The one or more processors control processing of the input data in accordance with a predefined operating rule or artificial intelligence (Al) model stored in the non-volatile memory and the volatile memory. The predefined operating rule or artificial intelligence model is provided through training or learning, such as by applying a learning algorithm to a plurality of learning data, a predefined operating rule or Al model of a desired characteristic is made. The learning may be performed in a device and/or may be implemented through a separate server/system. The Al model may consist of a plurality of neural network layers. Each layer has a plurality of weight values and performs a layer operation through calculation of a previous layer and an operation of a plurality of weights. Examples of neural networks include, but are not limited to, convolutional neural network (CNN), deep neural network (DNN), recurrent neural network (RNN), restricted Boltzmann Machine (RBM), deep belief network (DBN), bidirectional recurrent deep neural network (BRDNN), generative adversarial networks (GAN), and deep Q-networks.

The learning algorithm is a method for training a predetermined target device (for example, a robot) using a plurality of learning data to cause, allow, or control the target device to make a determination or prediction. Examples of learning algorithms include, but are not limited to, supervised learning, unsupervised learning, semi-supervised learning, or reinforcement learning.

Although FIG. 1 shows various hardware components of the edge orchestrator platform (100), it is to be understood that other aspects are not limited thereon. In other implementations, the edge orchestrator platform (100) may include less or more number of components. Further, the labels or names of the components are used only for illustrative purposes and do not limit the scope of the invention. One or more components can be combined together to perform the same or substantially similar function in the edge orchestrator platform (100).

FIG. 2 is a flow chart illustrating a method for providing the converged network infrastructure in accordance with an embodiment of the present invention. The steps (S202-S208) are performed by the edge orchestrator platform (100).

At S202, the plurality of edge nodes (200) are connected to the plurality of network controllers (300), and the plurality of user devices (400) are connected to the plurality of network controllers (300).

Spatial relation data:
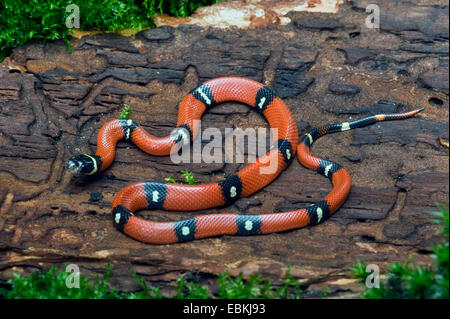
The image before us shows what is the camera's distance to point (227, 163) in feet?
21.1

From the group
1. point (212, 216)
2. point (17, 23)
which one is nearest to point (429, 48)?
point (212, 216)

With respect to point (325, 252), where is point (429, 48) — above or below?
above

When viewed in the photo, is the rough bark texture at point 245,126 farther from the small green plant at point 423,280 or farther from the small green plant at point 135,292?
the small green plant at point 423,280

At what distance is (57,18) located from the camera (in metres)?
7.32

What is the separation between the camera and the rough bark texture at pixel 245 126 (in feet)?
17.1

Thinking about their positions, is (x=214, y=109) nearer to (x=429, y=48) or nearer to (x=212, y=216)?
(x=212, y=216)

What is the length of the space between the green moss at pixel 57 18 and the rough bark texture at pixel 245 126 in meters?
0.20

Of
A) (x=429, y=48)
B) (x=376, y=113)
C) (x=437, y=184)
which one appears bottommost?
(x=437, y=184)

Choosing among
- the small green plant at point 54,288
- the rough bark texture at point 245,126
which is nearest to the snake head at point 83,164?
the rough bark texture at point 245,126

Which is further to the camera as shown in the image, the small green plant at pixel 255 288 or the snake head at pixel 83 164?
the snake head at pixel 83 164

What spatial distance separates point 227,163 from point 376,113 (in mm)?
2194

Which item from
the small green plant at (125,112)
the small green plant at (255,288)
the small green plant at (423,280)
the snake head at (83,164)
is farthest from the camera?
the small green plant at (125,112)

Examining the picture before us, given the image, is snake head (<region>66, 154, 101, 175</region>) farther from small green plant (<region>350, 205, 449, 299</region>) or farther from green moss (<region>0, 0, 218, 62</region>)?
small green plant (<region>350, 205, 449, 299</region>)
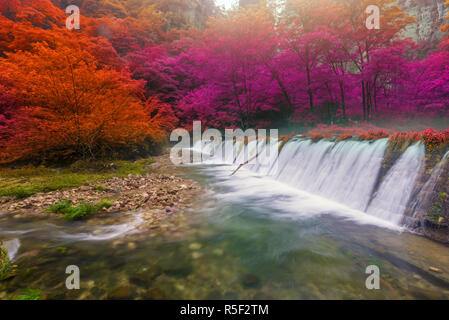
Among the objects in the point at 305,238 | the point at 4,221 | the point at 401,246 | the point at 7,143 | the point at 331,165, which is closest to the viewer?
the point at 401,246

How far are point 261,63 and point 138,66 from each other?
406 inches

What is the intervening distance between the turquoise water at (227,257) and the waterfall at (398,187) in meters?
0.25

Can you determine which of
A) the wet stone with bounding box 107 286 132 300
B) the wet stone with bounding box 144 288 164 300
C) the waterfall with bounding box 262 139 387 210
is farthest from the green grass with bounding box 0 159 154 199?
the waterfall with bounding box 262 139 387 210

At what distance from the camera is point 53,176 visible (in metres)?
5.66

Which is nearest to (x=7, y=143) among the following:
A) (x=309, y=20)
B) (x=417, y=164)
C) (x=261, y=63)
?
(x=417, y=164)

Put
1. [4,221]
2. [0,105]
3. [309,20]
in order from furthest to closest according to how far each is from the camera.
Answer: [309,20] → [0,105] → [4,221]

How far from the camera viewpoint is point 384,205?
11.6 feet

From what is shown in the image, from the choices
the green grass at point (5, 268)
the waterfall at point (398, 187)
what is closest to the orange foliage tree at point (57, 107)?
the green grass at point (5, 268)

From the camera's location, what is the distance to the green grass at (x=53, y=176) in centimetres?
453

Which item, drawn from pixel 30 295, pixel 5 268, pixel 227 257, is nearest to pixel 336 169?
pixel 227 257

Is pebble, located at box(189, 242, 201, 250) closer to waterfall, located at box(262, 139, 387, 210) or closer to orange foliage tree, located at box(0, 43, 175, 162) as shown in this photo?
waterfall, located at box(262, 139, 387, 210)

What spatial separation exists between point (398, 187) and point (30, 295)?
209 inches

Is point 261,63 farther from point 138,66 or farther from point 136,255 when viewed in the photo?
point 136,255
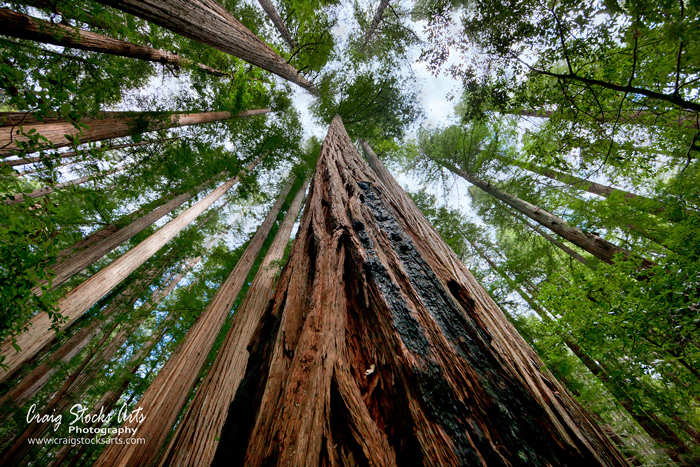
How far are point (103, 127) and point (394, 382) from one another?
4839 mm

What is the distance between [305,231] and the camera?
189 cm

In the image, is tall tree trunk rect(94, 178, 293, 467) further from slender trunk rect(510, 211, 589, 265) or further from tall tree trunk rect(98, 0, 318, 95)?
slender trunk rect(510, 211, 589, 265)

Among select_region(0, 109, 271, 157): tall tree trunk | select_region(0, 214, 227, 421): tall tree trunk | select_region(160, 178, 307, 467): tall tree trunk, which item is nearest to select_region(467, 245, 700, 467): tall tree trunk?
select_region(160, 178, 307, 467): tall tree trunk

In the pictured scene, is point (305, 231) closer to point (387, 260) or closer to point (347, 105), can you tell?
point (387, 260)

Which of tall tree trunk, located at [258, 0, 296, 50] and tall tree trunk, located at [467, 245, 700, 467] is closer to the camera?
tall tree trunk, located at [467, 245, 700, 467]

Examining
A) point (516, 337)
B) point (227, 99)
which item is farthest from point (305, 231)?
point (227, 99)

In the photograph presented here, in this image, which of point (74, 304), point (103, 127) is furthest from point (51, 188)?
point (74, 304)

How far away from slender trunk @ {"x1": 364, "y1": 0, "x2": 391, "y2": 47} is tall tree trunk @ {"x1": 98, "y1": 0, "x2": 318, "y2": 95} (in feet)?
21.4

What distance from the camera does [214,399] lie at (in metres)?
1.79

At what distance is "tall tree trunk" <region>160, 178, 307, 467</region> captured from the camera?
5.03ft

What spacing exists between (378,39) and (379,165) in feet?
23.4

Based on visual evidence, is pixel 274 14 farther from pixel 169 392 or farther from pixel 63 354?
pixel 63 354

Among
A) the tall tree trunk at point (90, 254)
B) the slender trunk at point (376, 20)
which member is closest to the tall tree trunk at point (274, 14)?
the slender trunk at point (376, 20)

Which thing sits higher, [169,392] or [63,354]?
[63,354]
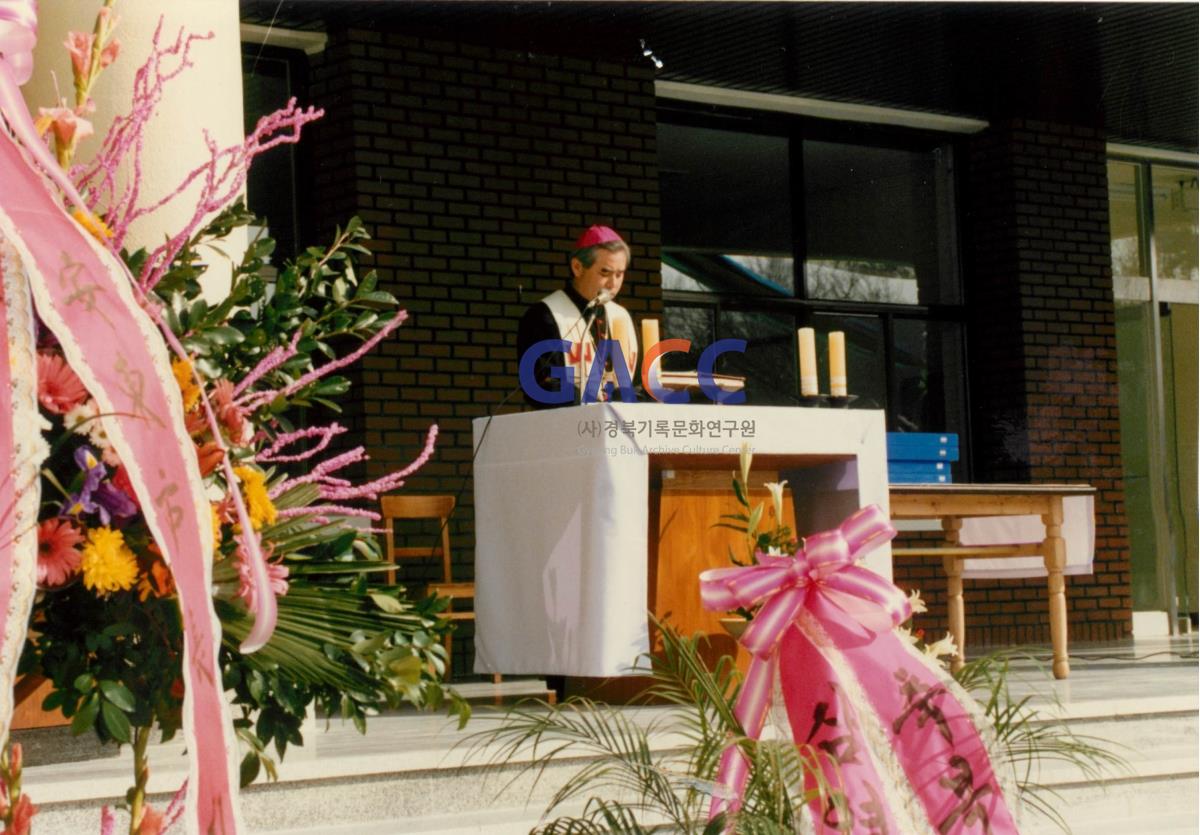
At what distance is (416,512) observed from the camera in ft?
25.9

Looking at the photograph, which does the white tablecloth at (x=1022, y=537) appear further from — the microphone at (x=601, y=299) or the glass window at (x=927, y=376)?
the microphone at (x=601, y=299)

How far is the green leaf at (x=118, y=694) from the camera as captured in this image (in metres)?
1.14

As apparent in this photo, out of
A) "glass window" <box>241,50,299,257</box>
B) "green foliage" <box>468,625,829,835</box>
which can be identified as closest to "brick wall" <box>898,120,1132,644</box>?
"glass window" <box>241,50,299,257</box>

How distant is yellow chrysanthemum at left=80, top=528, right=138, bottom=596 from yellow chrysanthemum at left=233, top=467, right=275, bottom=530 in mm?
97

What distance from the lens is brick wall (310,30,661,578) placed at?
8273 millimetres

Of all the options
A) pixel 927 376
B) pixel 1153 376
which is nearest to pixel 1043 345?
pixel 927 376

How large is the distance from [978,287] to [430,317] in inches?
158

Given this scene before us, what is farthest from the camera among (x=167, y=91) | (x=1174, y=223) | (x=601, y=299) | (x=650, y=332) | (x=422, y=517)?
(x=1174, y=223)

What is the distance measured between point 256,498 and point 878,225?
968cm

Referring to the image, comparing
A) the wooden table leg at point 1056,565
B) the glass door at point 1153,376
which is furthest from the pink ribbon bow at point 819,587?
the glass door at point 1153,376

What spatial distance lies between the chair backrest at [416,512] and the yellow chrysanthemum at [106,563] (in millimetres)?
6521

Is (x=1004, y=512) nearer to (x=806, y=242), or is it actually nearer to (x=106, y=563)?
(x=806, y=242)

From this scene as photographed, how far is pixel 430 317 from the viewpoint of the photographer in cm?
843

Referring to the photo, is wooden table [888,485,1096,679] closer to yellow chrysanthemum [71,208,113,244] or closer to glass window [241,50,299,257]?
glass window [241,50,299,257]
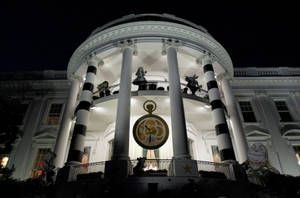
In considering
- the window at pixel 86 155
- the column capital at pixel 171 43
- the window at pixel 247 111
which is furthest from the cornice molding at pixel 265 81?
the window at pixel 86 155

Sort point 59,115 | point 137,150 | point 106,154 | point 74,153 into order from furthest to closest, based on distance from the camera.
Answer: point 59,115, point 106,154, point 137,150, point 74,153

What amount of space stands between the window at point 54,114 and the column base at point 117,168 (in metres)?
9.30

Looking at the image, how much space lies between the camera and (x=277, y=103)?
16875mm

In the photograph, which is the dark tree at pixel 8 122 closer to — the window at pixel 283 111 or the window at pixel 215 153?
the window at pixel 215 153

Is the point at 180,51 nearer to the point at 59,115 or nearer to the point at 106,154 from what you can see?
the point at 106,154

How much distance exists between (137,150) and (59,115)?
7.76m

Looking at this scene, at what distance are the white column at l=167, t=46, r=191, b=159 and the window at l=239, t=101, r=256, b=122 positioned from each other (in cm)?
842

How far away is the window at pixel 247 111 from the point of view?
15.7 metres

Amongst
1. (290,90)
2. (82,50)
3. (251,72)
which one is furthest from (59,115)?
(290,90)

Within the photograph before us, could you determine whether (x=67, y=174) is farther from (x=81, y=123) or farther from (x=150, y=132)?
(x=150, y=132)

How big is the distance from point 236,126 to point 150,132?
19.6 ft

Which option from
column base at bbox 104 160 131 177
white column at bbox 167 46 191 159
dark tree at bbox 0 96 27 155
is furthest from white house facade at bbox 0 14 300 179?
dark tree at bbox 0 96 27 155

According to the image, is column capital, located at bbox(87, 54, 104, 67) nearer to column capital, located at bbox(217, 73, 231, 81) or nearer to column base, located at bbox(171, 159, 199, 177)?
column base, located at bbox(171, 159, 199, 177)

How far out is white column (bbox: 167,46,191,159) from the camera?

#### PARTS OF THE EXERCISE
**1)** Which kinds of learning algorithm does the extract on the edge orchestrator platform give as examples?
**2)** Please carry the extract on the edge orchestrator platform forward from its last sentence.

#### WRITTEN RESPONSES
**1)** Supervised learning, unsupervised learning, semi-supervised learning, and reinforcement learning.

**2)**
At S204, the one or more resources are pushed from the global service orchestrator (1102a) to the edge orchestration platform (100).

At S206, the one or more resources are dynamically allocated from the plurality of edge nodes (200) to one or more applications at the plurality of network controllers (300).

At S208, the one or more workloads are adjusted on at least one of the edge nodes (200) by enabling one or more vendor independent APIs.

FIG. 3A and FIG. 3B are block diagrams illustrating an exemplary architecture implemented for the converged network infrastructure in accordance with one or more embodiments of the present invention. In particular, the architecture (1000) includes an external entity (1102), a self-service and reporting UI portal (1104), an application profiles manager (1106), a policy manager (1108), an application/service marketplace manager (1110), a workflow manager (1112), a data collection/distribution manager (1114), an application manager (1116), a network function lifecycle manager (1118), a machine learning inference manager (1120), a multi access controller manager (1122), an edge management controller (1124), a centralized data center server (1128), the last mile network (1132) and the plurality of user devices (400).

Further, the external entity (1102) includes a global service orchestrator (1102a), a big data analytics manager (1102b), and a machine learning engine (1102c).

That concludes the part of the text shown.